Director Steven Soderbergh ends his short-lived retirement from filmmaking with a hillbilly variation on his OCEAN’S trilogy. Rebecca Blunt, a first-time screenwriter suspected of being a Soderbergh or his wife’s pseudonym, accounts for all of the questions that might arise in LOGAN LUCKY’s unlikely and intricately plotted robbery. The wide frame and Soderbergh’s open compositions provide room to appreciate how big of an undertaking the heist is and the teamwork necessary to pull it off. The implementation of Jimmy’s plan delivers pleasure because of its finely tooled nature. Sure, this brazen theft is improbable, but the degree to which it has been thought out highlights the structural beauty.

While LOGAN LUCKY hits all the right spots as a heist movie, it’s equally adept as a comedy. The relaxed scenes unwind with amusement at the situations that develop in unexpected ways. A staged prison riot results in a funny negotiation between the convicts and the exasperated warden played by Dwight Yoakam. Joe Bang’s tricks of the trade provoke skepticism until he explains the chemistry and gets the desired result. Mellie’s verbal undermining of the husband of Jimmy’s ex-wife highlights the difference between knowledge and position as the beautician is better acquainted with cars than the auto dealer. The film delights in tweaking expectations.
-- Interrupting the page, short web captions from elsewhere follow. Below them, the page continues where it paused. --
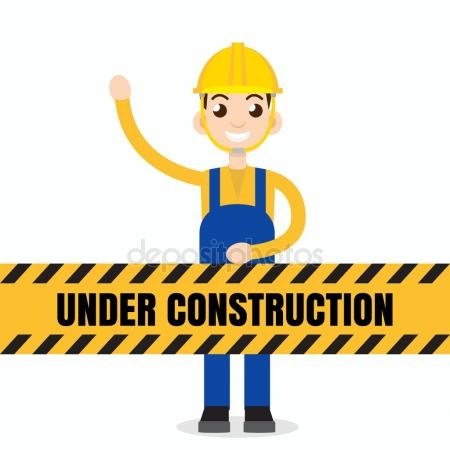 450x450 Smile Website Under Construction Stock Vectors, Royalty Free Smile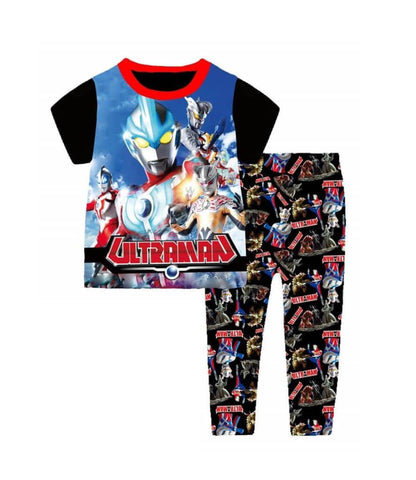 Pijamas Ultraman (A-720)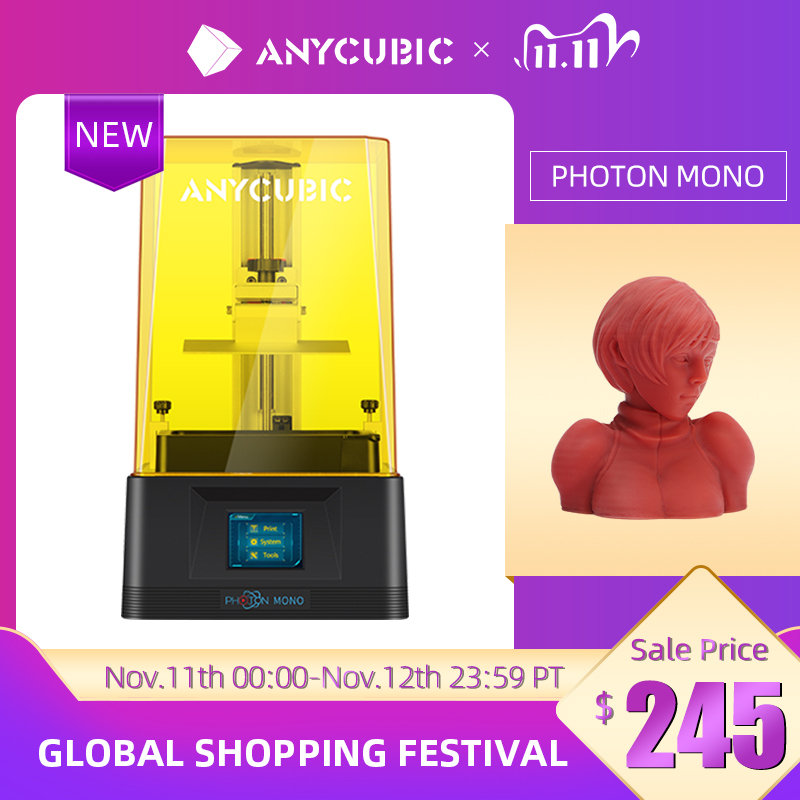 ANYCUBIC 3D Printer Photon Mono UV LCD Resin Printer with 6 Inch 2K LCD & Fast Printing Speed, Resin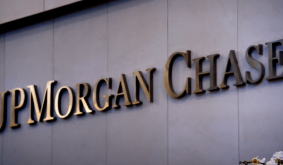 J.P. Morgan Report: Its OK To Have Up to 1% of a Multi-Asset Portfolio in Crypto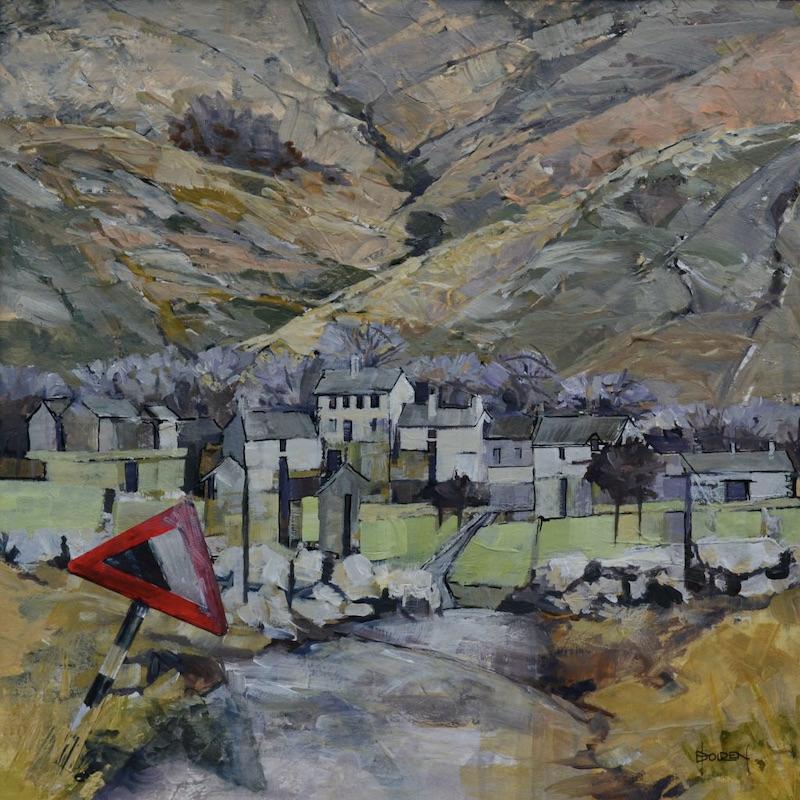 Longitude Art Gallery, Ribble Valley, Lancashire, UK, Gallery, Venue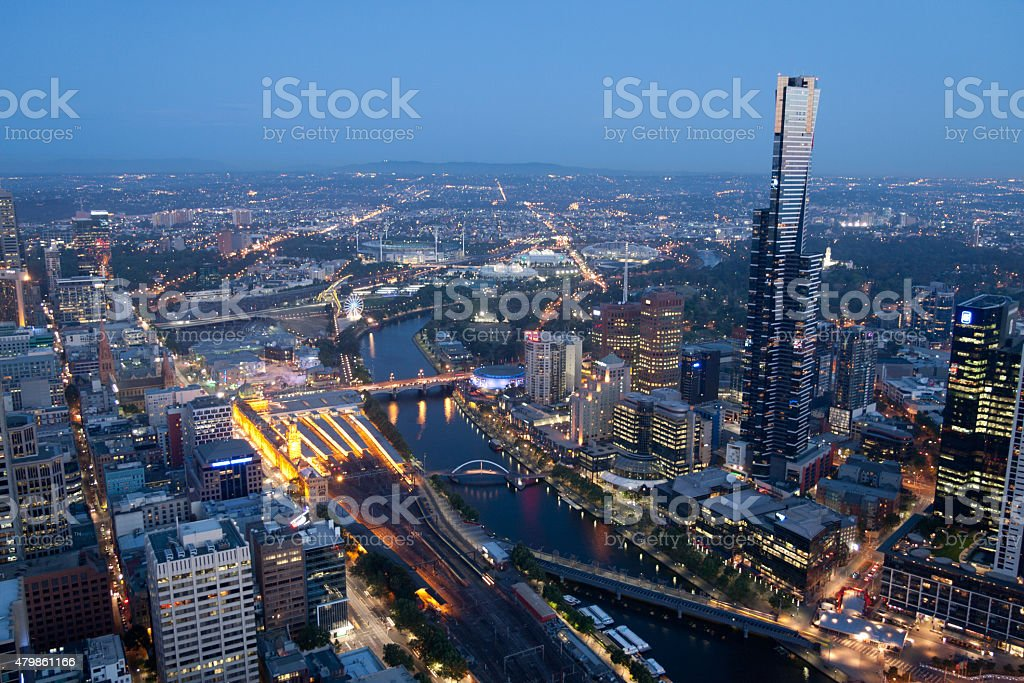 Skyline of Melbourne, Australia photographed from above at night stock photo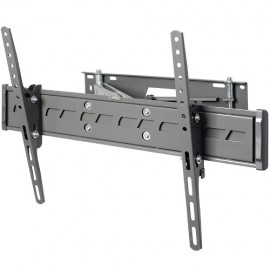 Techlink TWM441 Articulated Wall Mount for Screens from 32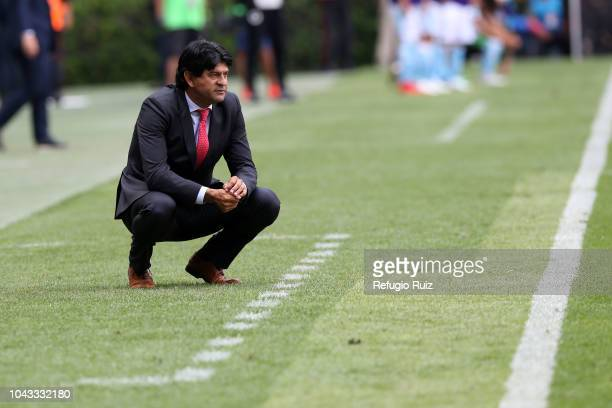 Jose Saturnino Cardozo coach of Chivas looks on during the 10th match between Chivas and Queretaro as part of the Torneo Apertura 2018 Liga MX at...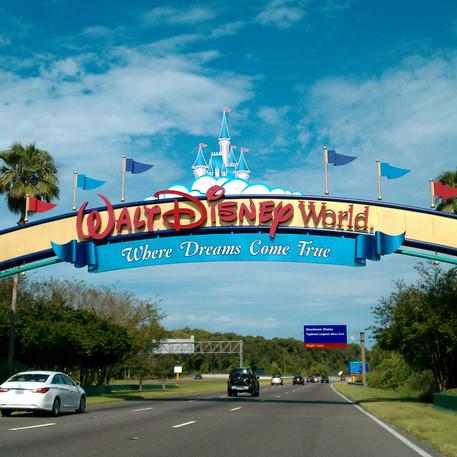 Walt Disney World Orlando, FL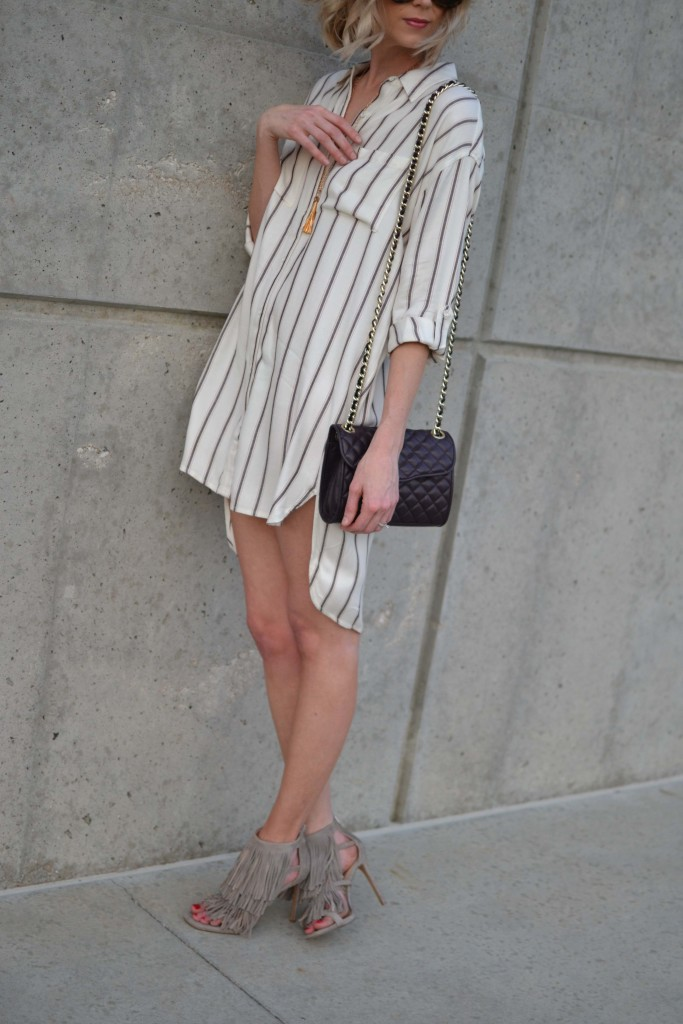 Sage shirt dress, fringe heels, rebecca minkoff bag 1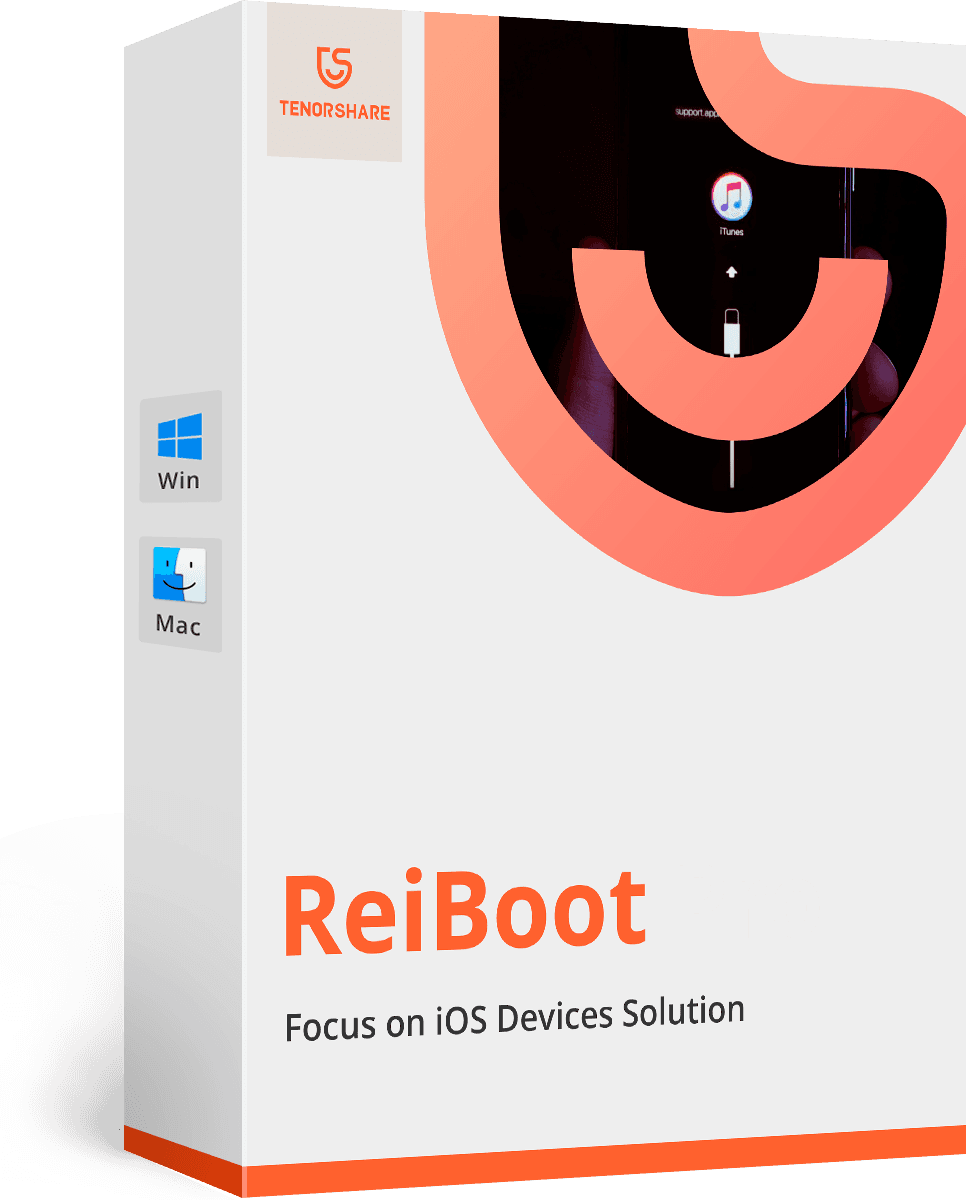 Tenorshare ReiBoot for iOS (Mac)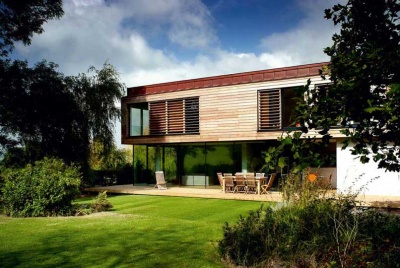 A self managed self build in Somerset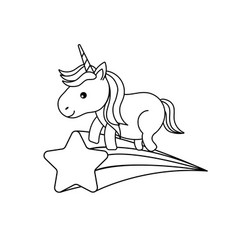 Line nice unicorn with horn and shooting star vector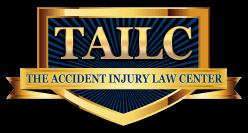 tailc logo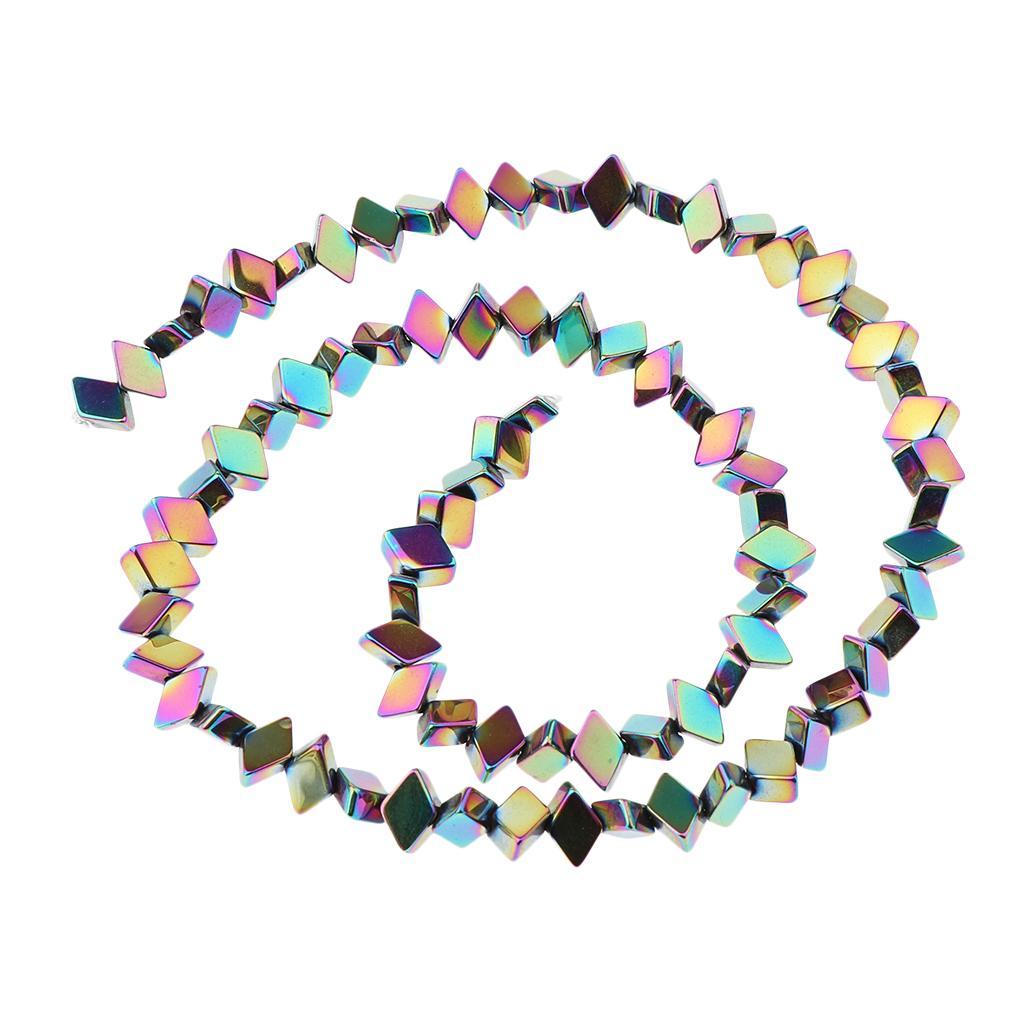 Natural Hematite Gemstone Spacer Beads Rhombus Beads Rainbow Colors 16 Inch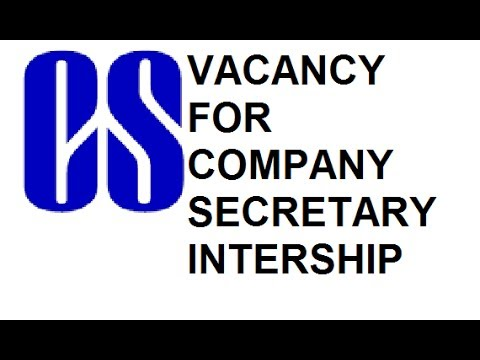 HOW TO GET INTERNSHIP FOR COMPANY SECRETARY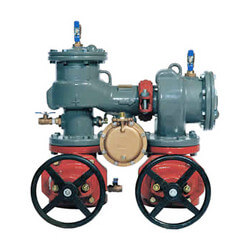 """4"""" 880V MasterSeries Configurable Design Reduced Pressure Zone Assembly (Lead Free)"""
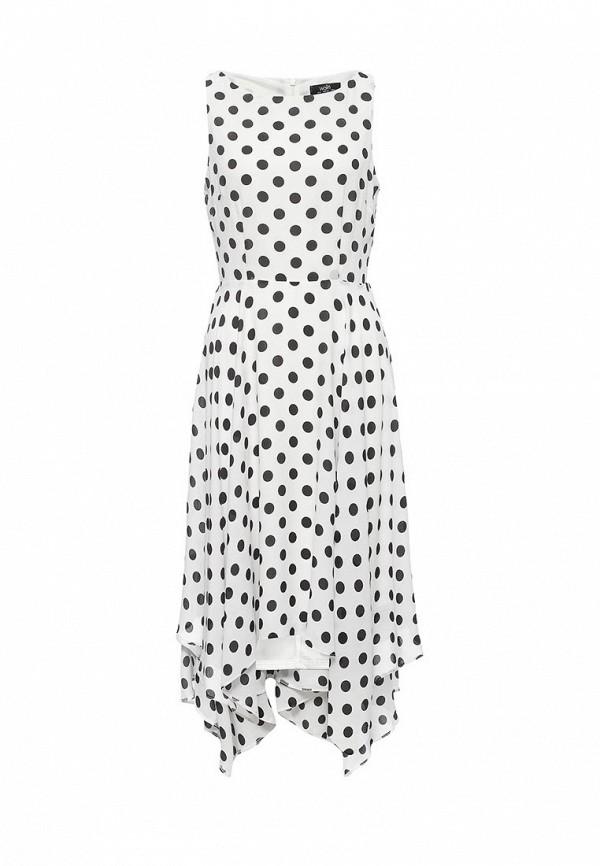 Платье Wallis Wallis WA007EWSCP65 платье wallis wallis wa007ewqbq97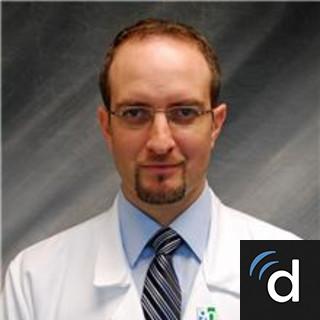 dr marcelo helguera cardiologist in weston fl us news doctors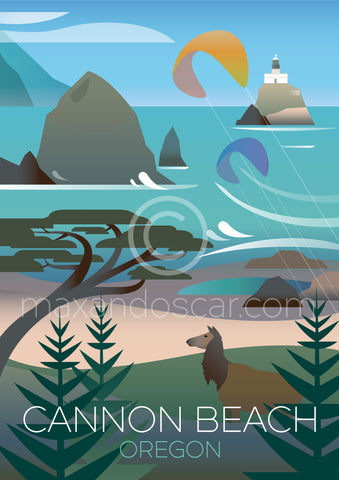 CANNON BEACH, OREGON PRINT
It seems like accusations of mockery surface any time a film comedically portrays people from the heartland, but LOGAN LUCKY manifests a great deal of warmth for its characters. They may do ridiculous things or have silly ideas, but the film laughs at the frailties in the human condition, not because it’s gawking at self-proclaimed rednecks. The opening scene with Jimmy and his daughter conveys the great affection between the two as he works on his truck and she hands him the requested tools. This relationship informs everything that transpires in the film and is indicative of the generosity the main characters show one another. The emotional peak is reached at a children’s beauty pageant with the singing of John Denver’s “Take Me Home, Country Roads,” a scene that could have been mawkish but instead is quite affecting in getting to the heart of what motivates proud, put-upon people like Jimmy and his family. The hijinks and humor conceal the economic subtext, a familiar subject in Soderbergh’s films, but LOGAN LUCKY makes sure to remind that these ornery people are trying to exploit an opportunity just like those who profit off of them.